After months of speculation, economists have finally confirmed a 2023 recession is 100% likely, but experts predict that it will be mild.
In an interview with Yahoo, former Federal Reserve vice chairman Alan Blinder acknowledges how painful rising costs feel to consumers, but the pending recession isn’t as bad as people probably think.
“There are a number of reasons to think it [the recession] will be fairly mild,” Blinder said on Yahoo Finance Live. “One is the huge amount of liquidity that consumers have accumulated, largely because of the transfer payments that were made to lessen the impact of the terrible pandemic recession – so consumers are sitting on a cash pile. And second, this is a fairly dovish FOMC — and what that means to me is they are less likely to overdo it [on rate hikes].”

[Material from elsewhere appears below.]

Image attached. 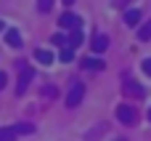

An economics report recently released by Bloomberg predicts a wide-reaching economic slump, stating that unemployment in the U.S. could reach as high as 6% next year, up significantly from 3.5% in September.
However, Fed Chairman Jerome Powell shared that the central bank is trying to develop a “soft landing,” where the economy slumps just enough to decrease hiring rates and wage jumps to deflate inflation by at least 2% a year.
Data from the US Labor Department revealed inflation hit a 40-year high in September at 6.6% with about a 1.5% increase before next year.
“Fiscal and monetary policy tightening has so far managed to slow demand growth sharply without accidentally overdoing it and sparking a recession, an impressive achievement,” Goldman Sachs economists wrote in a note to clients on Sunday as reported by CNN. “Too great a focus on lagging indicators, too little patience, or tightening too quickly to gauge the impact on the economy in real time could result in a recession that is not entirely intended.”